Decreto-lei de 1977 para fazer reestruturação
Antes da entrega do plano em Bruxelas e da posterior aprovação no Parlamento, o Governo quer ter um acordo com os sindicatos (são mais de dez), mas as reações que já são públicas tornam a sua viabilidade limitada. E a TAP já tem uma estratégia jurídica, que exige o apoio do Governo, para suspender os mecanismos de regulação laboral.
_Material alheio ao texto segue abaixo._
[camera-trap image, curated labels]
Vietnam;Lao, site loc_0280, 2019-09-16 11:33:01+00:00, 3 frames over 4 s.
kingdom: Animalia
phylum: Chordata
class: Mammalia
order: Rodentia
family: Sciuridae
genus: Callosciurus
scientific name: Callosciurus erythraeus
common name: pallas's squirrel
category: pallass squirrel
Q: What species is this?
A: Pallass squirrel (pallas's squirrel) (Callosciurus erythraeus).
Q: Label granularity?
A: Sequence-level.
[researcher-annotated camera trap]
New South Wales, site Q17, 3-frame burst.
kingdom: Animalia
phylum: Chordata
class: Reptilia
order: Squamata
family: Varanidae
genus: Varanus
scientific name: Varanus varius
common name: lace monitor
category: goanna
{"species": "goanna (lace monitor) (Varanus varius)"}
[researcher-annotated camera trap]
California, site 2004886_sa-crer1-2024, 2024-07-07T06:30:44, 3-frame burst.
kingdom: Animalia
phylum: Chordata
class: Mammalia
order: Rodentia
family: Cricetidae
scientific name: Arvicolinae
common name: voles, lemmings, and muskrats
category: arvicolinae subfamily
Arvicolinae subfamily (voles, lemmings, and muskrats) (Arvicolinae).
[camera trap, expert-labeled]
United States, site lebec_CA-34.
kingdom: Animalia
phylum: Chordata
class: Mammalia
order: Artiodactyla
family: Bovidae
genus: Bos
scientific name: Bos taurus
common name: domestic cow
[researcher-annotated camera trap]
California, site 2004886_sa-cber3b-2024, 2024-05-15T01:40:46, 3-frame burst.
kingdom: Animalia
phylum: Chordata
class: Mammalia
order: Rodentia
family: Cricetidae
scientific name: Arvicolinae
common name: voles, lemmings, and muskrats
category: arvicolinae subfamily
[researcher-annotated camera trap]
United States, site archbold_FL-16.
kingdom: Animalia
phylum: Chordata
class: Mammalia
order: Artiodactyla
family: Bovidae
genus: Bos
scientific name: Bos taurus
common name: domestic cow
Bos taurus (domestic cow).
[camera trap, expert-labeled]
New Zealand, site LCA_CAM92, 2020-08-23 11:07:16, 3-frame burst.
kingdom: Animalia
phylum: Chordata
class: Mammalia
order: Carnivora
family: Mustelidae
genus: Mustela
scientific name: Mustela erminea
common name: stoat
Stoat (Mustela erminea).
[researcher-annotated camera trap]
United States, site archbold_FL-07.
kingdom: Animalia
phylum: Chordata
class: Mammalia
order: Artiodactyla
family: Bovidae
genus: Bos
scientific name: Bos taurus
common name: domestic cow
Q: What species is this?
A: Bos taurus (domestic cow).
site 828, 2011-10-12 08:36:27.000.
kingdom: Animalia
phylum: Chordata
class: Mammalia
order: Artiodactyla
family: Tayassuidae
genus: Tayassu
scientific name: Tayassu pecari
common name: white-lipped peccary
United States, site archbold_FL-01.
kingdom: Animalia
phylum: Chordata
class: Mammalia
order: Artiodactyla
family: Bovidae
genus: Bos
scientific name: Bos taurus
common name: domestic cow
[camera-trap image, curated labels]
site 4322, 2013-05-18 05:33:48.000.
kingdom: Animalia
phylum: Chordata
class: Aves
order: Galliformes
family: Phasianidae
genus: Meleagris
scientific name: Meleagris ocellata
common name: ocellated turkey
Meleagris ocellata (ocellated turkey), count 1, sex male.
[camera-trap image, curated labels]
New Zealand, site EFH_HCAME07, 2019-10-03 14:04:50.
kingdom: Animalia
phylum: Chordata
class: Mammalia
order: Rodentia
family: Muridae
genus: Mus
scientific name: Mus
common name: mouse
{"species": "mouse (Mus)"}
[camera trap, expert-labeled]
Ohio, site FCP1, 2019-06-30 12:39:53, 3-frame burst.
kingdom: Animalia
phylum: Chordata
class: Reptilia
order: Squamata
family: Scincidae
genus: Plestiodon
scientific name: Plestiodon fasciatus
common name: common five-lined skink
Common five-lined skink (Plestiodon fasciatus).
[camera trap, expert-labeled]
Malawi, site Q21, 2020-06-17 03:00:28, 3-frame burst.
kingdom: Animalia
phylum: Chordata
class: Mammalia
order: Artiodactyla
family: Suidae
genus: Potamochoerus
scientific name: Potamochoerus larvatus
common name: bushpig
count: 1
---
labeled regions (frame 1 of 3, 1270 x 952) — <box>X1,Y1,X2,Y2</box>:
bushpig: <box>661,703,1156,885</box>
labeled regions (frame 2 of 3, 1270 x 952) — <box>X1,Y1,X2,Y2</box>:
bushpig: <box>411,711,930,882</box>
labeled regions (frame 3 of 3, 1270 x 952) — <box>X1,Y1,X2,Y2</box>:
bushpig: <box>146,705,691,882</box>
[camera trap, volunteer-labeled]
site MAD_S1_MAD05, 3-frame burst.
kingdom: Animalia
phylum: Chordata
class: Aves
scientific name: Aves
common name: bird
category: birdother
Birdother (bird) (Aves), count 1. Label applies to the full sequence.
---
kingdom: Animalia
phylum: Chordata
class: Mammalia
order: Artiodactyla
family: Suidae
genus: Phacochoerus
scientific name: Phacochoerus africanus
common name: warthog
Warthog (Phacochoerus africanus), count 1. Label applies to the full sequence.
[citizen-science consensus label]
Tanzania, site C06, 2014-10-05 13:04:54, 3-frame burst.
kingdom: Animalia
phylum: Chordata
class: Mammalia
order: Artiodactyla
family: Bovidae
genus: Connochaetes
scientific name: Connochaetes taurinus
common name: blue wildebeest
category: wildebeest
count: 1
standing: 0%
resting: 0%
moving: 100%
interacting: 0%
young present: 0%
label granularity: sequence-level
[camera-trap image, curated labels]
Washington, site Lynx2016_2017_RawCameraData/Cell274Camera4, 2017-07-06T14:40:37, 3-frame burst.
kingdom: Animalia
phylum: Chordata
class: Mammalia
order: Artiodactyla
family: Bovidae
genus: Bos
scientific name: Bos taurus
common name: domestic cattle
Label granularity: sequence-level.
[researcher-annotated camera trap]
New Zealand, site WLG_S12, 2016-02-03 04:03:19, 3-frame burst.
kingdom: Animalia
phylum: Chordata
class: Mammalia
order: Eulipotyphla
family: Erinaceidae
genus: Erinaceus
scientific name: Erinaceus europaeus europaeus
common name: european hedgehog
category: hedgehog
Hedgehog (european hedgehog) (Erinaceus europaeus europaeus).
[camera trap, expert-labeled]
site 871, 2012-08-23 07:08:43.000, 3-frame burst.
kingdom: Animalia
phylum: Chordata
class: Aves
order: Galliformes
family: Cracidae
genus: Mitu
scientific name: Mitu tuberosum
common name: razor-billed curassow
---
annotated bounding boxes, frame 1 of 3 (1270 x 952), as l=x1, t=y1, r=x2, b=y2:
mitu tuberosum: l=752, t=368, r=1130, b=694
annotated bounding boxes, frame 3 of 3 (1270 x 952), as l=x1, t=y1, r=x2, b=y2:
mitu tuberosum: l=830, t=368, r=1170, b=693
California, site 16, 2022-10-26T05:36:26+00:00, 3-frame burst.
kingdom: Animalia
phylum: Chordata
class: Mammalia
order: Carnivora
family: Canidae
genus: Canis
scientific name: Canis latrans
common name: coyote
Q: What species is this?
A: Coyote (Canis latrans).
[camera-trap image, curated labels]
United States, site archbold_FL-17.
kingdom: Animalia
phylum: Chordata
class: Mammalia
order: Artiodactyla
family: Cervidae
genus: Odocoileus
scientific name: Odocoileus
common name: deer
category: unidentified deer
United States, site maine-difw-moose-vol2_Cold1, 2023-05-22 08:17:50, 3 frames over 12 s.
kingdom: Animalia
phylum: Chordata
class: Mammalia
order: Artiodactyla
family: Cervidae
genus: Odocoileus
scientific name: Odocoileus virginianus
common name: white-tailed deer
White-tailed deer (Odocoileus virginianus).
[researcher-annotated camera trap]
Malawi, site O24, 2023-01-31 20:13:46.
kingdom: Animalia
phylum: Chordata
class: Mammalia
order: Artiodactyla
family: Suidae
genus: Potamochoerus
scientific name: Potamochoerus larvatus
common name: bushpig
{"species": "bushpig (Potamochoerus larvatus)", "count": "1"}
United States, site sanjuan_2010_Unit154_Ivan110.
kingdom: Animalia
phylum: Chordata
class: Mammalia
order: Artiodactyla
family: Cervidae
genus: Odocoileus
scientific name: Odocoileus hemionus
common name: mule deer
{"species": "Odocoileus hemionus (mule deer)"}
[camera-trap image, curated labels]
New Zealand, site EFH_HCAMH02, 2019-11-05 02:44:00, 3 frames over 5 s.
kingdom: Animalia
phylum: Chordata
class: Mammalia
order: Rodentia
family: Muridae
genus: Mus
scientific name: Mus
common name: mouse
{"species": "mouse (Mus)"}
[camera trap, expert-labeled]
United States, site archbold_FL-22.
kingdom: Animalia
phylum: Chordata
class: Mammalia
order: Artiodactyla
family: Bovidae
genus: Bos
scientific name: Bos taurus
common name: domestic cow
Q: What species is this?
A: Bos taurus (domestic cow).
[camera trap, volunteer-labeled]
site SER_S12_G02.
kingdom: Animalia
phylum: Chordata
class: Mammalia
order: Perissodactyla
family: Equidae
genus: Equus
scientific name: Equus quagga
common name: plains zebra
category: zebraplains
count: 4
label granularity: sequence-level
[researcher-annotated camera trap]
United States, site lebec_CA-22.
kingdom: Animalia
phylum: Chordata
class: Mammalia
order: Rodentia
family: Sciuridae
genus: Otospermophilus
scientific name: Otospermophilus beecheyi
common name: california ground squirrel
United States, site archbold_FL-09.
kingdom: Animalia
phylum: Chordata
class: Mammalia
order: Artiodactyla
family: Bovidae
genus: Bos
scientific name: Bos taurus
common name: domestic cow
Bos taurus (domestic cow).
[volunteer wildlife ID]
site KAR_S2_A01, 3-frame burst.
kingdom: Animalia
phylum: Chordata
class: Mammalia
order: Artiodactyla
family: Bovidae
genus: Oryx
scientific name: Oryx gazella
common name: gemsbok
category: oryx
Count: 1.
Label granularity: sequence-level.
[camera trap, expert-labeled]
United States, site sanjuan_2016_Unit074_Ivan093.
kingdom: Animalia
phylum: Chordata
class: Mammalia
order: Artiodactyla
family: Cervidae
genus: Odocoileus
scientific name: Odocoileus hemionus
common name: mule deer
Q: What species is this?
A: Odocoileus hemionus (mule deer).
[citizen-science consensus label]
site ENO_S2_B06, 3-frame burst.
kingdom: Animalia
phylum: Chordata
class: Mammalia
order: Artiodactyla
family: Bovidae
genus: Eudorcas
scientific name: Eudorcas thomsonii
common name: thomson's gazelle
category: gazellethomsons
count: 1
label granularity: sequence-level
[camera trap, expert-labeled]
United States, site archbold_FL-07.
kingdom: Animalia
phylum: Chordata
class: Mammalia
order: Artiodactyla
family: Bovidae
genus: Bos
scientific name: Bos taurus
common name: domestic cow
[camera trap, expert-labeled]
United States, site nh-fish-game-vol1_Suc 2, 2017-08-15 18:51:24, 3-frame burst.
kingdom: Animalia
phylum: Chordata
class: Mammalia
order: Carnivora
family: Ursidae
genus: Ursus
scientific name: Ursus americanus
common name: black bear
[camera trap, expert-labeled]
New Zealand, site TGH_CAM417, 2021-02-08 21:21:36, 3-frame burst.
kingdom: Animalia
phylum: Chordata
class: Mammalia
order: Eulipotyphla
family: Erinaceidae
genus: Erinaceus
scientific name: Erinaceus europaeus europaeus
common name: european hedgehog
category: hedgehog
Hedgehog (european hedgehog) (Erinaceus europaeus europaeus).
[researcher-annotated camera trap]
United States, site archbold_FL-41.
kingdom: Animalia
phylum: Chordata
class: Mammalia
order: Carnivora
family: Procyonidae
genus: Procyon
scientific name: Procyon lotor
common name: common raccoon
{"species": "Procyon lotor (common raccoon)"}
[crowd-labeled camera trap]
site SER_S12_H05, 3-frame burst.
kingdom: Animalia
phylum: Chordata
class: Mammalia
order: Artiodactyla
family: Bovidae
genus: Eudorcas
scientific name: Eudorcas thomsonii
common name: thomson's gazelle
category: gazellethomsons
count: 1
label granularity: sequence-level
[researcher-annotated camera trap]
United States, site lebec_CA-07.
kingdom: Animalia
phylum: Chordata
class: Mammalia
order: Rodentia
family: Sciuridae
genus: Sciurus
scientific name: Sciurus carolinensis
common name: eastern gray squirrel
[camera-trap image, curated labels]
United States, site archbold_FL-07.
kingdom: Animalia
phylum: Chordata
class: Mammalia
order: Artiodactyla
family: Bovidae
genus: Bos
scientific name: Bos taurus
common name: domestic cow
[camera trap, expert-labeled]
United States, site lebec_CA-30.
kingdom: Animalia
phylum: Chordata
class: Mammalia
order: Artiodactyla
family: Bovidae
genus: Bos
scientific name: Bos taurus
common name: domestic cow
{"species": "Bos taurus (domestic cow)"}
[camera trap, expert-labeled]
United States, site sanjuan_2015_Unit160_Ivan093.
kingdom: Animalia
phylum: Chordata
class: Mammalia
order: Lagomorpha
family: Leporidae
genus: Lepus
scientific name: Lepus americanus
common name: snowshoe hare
Segundo revelou o ‘Observador’, e o ECO confirmou, o conselho de administração da TAP, liderado por Miguel Frasquilho, admite recorrer a um decreto-lei de 1977 que define as condições das empresas em situação económica e financeira difícil, incluindo empresas públicas ou maioritariamente controladas pelo Estado.
“Podem ser declaradas em situação económica difícil empresas públicas ou privadas cuja exploração se apresente fortemente deficitária, prevendo-se que a sua recuperação seja problemática ou demorada”, refere-se no artigo 1º do referido decreto-lei. E se o Governo aceitar a proposta da empresa, neste caso a TAP, o artigo 5º do diploma admite “a redução das condições de trabalho vigentes na empresa aos mínimos fixados nos instrumentos de regulamentação coletiva”, “a não aplicação, total ou parcial, das cláusulas dos instrumentos de regulamentação coletiva de trabalho e o estabelecimento do respetivo regime sucedâneo” e “a suspensão de contratos individuais de trabalho”.”